Who knew that I could learn new tricks?!
June 6th, 2007Okay - the title got your attention! I, along with fellow blogger Mark Petersen the Executive Director of the Bridgeway Foundation in Toronto, am participating in a week long Executive Education program at Stanford University for Philanthropy Leaders. This experience is nothing short of phenomenal. I have said to anybody within earshot, this is like going to a spa for the brain.
I am not trying to diminish the program's importance, but I am trying to convey its powers if you will. It is rare that any leader, let alone a leader of a foundation or other funding entity, can or will take the time to learn and be exposed to ideas, theories and proven concepts from world renowned leaders. The participants are just as impressive. They come from across the U.S. as well as from Jordan, Israel, Singapore, Denmark, Australia and New Zealand. It will take awhile for me once I return to really process this experience.
However, my aforementioned blogging buddy has already a written a few entries on this experience so I need to catch up! I recommend that you refer to his blog at http://markpetersen.wordpress.com/.
We have been exposed to the thoughts and ideas of Jim Phills and Chip Heath who are not only Stanford Graduate School of Business professors and authors, but the co-directors of the Center for Social Innovation which publishes the journal, Stanford Social Innovation Review (SSIR) a highly read publication throughout our industry.
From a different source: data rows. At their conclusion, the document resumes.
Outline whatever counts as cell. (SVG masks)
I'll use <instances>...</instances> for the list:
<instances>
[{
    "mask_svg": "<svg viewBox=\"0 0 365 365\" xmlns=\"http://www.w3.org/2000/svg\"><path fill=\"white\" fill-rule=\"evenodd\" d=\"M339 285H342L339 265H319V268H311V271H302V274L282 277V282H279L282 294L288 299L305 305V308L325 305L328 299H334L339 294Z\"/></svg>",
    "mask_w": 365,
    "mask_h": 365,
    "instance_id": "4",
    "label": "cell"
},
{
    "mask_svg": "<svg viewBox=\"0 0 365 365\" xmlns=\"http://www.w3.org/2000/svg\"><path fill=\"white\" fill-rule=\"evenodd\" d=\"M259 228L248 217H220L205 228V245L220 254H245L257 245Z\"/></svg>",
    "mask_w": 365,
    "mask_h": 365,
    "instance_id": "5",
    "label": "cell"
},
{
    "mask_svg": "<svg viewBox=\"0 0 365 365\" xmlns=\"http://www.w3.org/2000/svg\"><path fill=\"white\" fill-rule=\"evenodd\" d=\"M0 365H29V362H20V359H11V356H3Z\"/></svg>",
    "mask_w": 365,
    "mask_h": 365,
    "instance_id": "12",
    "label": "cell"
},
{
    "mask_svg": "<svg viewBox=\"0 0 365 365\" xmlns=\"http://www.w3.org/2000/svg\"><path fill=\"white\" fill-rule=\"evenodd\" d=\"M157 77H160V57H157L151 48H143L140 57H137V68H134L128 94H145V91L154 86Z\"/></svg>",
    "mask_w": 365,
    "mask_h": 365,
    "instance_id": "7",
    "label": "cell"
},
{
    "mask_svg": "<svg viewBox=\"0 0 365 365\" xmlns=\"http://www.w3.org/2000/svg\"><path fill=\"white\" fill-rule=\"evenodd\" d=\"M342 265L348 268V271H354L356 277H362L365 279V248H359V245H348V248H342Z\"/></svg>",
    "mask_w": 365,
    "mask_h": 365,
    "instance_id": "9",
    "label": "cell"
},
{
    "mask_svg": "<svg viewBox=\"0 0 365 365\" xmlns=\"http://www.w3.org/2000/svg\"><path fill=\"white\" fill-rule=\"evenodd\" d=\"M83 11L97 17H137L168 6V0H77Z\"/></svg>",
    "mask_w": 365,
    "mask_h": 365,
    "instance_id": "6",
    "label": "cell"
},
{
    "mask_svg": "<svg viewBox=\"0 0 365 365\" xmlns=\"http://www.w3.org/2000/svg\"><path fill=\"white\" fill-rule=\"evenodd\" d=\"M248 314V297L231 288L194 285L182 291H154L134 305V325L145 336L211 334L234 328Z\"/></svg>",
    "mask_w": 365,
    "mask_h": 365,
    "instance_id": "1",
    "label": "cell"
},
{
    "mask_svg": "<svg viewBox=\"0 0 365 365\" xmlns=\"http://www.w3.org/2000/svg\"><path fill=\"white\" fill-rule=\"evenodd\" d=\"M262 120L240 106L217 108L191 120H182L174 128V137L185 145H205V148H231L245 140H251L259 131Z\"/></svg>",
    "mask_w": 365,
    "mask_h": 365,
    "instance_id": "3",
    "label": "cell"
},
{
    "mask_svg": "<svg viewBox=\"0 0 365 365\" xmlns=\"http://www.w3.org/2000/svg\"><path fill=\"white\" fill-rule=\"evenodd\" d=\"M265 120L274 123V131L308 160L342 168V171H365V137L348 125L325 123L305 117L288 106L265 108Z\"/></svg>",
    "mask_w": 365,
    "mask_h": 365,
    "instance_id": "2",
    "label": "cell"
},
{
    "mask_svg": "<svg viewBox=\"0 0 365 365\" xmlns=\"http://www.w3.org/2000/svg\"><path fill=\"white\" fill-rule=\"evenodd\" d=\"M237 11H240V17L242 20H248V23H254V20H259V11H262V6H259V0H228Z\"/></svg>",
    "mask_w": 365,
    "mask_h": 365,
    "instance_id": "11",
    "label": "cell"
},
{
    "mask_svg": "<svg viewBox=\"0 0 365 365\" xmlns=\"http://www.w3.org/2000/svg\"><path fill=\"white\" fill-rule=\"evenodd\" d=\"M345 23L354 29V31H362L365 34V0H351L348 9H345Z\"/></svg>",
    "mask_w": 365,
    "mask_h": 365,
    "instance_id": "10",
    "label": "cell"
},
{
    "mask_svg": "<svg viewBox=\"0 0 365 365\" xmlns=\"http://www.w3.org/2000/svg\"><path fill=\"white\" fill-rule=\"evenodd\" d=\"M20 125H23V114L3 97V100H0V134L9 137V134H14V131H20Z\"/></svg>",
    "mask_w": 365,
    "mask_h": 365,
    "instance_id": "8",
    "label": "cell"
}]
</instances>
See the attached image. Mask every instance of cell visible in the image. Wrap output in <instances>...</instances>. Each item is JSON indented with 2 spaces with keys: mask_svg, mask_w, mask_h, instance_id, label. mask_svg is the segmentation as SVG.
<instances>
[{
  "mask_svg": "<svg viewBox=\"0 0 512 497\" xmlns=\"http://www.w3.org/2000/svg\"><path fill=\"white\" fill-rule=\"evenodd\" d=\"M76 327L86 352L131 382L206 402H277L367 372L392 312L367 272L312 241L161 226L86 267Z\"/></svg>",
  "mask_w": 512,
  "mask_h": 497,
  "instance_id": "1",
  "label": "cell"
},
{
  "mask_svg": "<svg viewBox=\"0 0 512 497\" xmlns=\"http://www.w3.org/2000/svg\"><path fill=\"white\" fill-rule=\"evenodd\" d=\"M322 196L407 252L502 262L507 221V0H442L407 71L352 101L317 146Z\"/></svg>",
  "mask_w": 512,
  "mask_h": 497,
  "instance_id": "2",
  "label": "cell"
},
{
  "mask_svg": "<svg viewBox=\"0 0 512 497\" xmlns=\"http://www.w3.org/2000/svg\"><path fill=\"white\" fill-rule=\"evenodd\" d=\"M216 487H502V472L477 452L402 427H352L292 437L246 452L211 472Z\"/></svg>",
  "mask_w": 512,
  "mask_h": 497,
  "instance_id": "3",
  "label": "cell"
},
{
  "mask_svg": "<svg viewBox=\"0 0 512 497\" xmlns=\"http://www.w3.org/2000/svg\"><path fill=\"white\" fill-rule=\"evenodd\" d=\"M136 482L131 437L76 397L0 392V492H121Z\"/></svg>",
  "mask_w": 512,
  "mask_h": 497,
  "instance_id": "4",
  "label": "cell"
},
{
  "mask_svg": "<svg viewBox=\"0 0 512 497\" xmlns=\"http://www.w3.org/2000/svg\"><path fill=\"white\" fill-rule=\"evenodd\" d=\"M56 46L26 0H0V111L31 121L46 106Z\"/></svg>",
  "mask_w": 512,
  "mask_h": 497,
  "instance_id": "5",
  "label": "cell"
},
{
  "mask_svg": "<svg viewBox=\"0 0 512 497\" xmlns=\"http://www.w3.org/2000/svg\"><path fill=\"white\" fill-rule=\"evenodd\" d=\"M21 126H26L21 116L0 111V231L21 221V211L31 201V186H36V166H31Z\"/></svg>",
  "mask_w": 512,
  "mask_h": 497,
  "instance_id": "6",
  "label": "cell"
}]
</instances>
Others who have presented thus far and engaged us in meaningful discussion - forcing us to think - include: Ray Fisman an economist from Columbia University, Tom Tierney, a renowned management and leadership expert who is the Chairman and Co-Founder of The Bridgespan Group, Bill Barnett, a Stanford professor who uses the unique blend of humor and brilliance as he skillfully guided us discussions regarding competitive and cooperative systems and Sandy Herz, an executive from the Skoll Foundation.
The key thing that has sunk in for me thus far has been the importance of the industry analysis which is borrowed from business principles and practices and has tremendous utility in the nonprofit sector. It is the discipline that teaches us how to analyze the industry in which we operate and focus in on factors such as rivals (which may seem quite out of place when considering the social sector), organizations/businesses/activities that may be considered as substitutes and/or complements, barriers to entry of that industry and much more. Considerations include the development of mission, vision, goals, positioning, etc.
Dry? Hardly! In fact, I can recall that when we were discussing the development of our strategies at the Grand Rapids Community Foundation two years ago that one of the trustees took exception to the fact that we had done an analysis of our competition thinking that we were trying to gain an upper hand in an industry that shouldn't be competitive. Well, I disagreed and we were able to move forward.
As the days progress I'll have more insights but now I am going to enjoy our next journey which is an exercise on Power and Relationships! So if the notion of competition in the nonprofit sector seems out of place, then imagine the impact of this morning's exercise! We have been "promised" some surprises!
P.S. - If you have never explored Stanford's campus, do yourself a favor and get out here to do so. It is simply gorgeous and an environment that nurtures learning. Whew - what a week thus far!